### Study questions
a – Could you reproduce the part of the equine sedation text that opens with the words containing "Medetomidine is an" and closes with "agonists [14, 17].", replacing "exploratory laparoscopy" with "diagnostic laparoscopy"?
b – Can you write what comes next in the equine sedation text, picking up after its final sentence?

### Text block
===============

Abstract
The purpose of this study was to assess the cardiorespiratory and behavioral responses to the combination of medetomidine and tramadol (M-T) or butorphanol (M-B) in standing laparoscopic ovariectomy in horses. One ovary was removed under M-T and the contralateral ovary was removed under M-B with at least 4 weeks between operations at random. Horses were sedated using intravenous medetomidine (5 µg/kg) followed by tramadol (1 mg/kg) or butorphanol (10 µg/kg) after 5 min. Sedation was maintained through the repeated injection of medetomidine (1 µg/kg) and tramadol (0.4 mg/kg) or medetomidine (1 µg/kg) and butorphanol (4 µg/kg) every 15 min. Cardiorespiratory function and behavioral responses, including, sedation, ataxia, and analgesia, were assessed during the surgery. There were no significant differences in cardiorespiratory values and sedation and analgesia scores between M-T and M-B. Ataxia scores were significantly lower in M-T than in M-B. This result suggests that M-T could maintain smooth and stable standing surgery with minimal cardiorespiratory changes in horses.
Keywords: analgesia, ataxia, horse, sedation, tramadol
Standing surgical procedures are preferred over general anesthesia because they minimize morbidity and mortality rates and cost in equine practice [7, 20, 22]. Ensuring the correct stage and duration of sedation and analgesia and producing little ataxia are important to perform a stable standing surgery [12, 15, 16]. Agonists of the α2 adrenoreceptor with opioids are widely applied in horses for standing surgery such as laparoscopic ovariectomy, wound repair, and castration [4, 8, 13].
Medetomidine is an α2 agonist for horses and induces a stable sedation effect [2]. A clinical study on the combination of medetomidine and morphine in standing horse exploratory laparoscopy showed an adequate level of sedation and analgesia without adverse behavioral changes [20]. Opioid analgesics are used for pain management in horses but have potential side effects, including an excitatory effect [4]. Butorphanol, a synthetic opioid with narcotic agonist and antagonist properties, is commonly used in horses with α2 agonists [14, 17].
Tramadol is a synthetic opioid analgesic used for pain management [1] that acts on the µ-opioid receptor with a low risk of substance dependence [6]. Previous studies have investigated a physiologically based model for tramadol pharmacokinetics [1] and physiological responses to tramadol with xylazine [18] and detomidine [9] in horses. However, there has not been an evaluation of the clinical responses to a tramadol and medetomidine combination during an entire surgical procedure.

===============

### Dataset

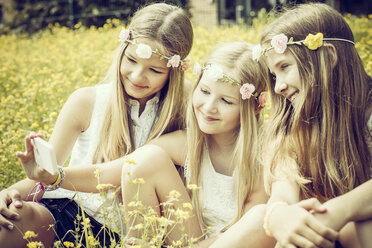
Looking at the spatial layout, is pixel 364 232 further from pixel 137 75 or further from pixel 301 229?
pixel 137 75

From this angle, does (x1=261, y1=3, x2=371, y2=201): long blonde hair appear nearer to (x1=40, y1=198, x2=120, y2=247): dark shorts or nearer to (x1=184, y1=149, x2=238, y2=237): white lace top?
(x1=184, y1=149, x2=238, y2=237): white lace top

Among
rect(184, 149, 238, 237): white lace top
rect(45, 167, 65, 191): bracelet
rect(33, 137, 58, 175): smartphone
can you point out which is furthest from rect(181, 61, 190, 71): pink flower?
rect(33, 137, 58, 175): smartphone

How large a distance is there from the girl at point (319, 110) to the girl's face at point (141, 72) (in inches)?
28.3

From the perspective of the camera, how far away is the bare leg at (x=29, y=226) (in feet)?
6.88

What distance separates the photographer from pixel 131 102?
8.96ft

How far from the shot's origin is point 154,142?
247 cm

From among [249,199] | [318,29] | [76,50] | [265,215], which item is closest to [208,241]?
[249,199]

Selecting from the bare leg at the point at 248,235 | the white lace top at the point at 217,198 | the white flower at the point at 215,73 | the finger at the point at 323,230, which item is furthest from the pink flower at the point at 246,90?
the finger at the point at 323,230

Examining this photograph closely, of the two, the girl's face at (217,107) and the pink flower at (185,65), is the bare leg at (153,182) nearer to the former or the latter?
the girl's face at (217,107)

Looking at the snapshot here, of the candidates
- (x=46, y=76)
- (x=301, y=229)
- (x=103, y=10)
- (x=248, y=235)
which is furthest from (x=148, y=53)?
(x=103, y=10)

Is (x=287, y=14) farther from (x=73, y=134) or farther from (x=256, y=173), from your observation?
(x=73, y=134)

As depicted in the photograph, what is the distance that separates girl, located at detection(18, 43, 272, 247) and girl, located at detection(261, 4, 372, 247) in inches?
8.8

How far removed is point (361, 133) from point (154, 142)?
3.34 feet

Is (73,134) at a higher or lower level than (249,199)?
higher
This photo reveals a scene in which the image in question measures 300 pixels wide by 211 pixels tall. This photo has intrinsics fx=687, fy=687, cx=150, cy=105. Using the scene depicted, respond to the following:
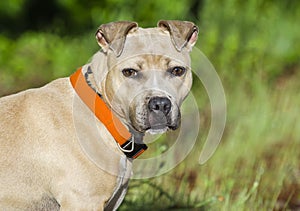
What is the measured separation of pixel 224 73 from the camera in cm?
705

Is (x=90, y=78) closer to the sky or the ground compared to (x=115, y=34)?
closer to the ground

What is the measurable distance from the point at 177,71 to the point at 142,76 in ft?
0.73

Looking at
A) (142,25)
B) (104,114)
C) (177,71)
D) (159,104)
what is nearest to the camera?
(159,104)

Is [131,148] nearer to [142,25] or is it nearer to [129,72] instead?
[129,72]

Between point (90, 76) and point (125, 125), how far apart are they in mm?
338

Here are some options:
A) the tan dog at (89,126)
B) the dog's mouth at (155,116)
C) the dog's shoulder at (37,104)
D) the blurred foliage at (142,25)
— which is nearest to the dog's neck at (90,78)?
the tan dog at (89,126)

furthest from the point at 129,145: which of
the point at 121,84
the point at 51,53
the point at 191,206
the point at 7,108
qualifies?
the point at 51,53

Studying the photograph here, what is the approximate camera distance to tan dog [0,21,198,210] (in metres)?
3.71

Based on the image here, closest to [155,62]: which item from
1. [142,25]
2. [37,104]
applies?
[37,104]

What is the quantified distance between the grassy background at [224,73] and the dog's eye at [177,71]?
1.30m

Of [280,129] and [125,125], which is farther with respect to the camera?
[280,129]

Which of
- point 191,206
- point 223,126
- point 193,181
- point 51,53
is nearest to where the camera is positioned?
point 191,206

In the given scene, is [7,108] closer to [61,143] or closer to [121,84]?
[61,143]

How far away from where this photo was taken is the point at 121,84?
12.4 feet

===============

### Answers by item number
a –
Medetomidine is an α2 agonist for horses and induces a stable sedation effect [2]. A clinical study on the combination of medetomidine and morphine in standing horse diagnostic laparoscopy showed an adequate level of sedation and analgesia without adverse behavioral changes [20]. Opioid analgesics are used for pain management in horses but have potential side effects, including an excitatory effect [4]. Butorphanol, a synthetic opioid with narcotic agonist and antagonist properties, is commonly used in horses with α2 agonists [14, 17].

b –
Ovariectomy is performed for ovary disorders, such as granulosa-theca cell tumor and ovarian lymphosarcoma [3]. Conventional celiotomy and colpotomy can cause several complications, including wound infection and incision dehiscence [11]. Considering the low risk of complication and less invasiveness, laparoscopic ovariectomy in the standing position was selected in this study.
The objective of the present study was to compare the cardiorespiratory and behavioral responses to the combination of medetomidine and tramadol (M-T) or medetomidine and butorphanol (M-B) in horses undergoing standing laparoscopic ovariectomy.
Six thoroughbred mares (average age 5.0 ± 3.7 years, average weight 398.3 ± 97.6 kg) were used in this experiment. This randomized, blind, two-way crossover design study was approved by the Experimental Animal Committee of Obihiro University of Agriculture and Veterinary Medicine. One ovary was removed under M-T and the contralateral ovary was removed under M-B with at least 4 weeks between operations at random. The horses were weighed and underwent physical examinations before the experiment. Every mare was placed in restraint stocks for 20 min daily for 10 days before the experiment to adapt to this procedure.
For the experiment, the mares were retrained in stocks. After infiltration of skin with 2% lidocaine, the transverse facial artery was catheterized with a 22G, 1.25-inch over-the-needle catheter (BD Angiocath, BD Medical, Sandy, UT, USA) to collect arterial blood pressure and blood gas data. A jugular vein was catheterized with a 14G, 3.5-inch extended use catheter (BD Angiocath) for drug administration and complete blood count analysis. To measure arterial blood pressure, a blood pressure transducer (Transpac IV Monitoring Kit, ICU Medical, San Clemente, CA, USA) was positioned and zeroed at the level of the shoulder joint. Electrocardiogram monitoring pads for base-apex lead and rectal temperature (RT) probe were positioned for data collection. Mares initially received medetomidine (5 µg/kg, IV), followed by tramadol (1 mg/kg, IV) or butorphanol (10 µg/kg, IV) after 5 min. Subsequently, the horses received every 15 min medetomidine (1 µg/kg, IV) and tramadol (0.4 mg/kg, IV) or butorphanol (4 µg/kg, IV) until 65 min after initial administration (Fig. 1).
Fig. 1.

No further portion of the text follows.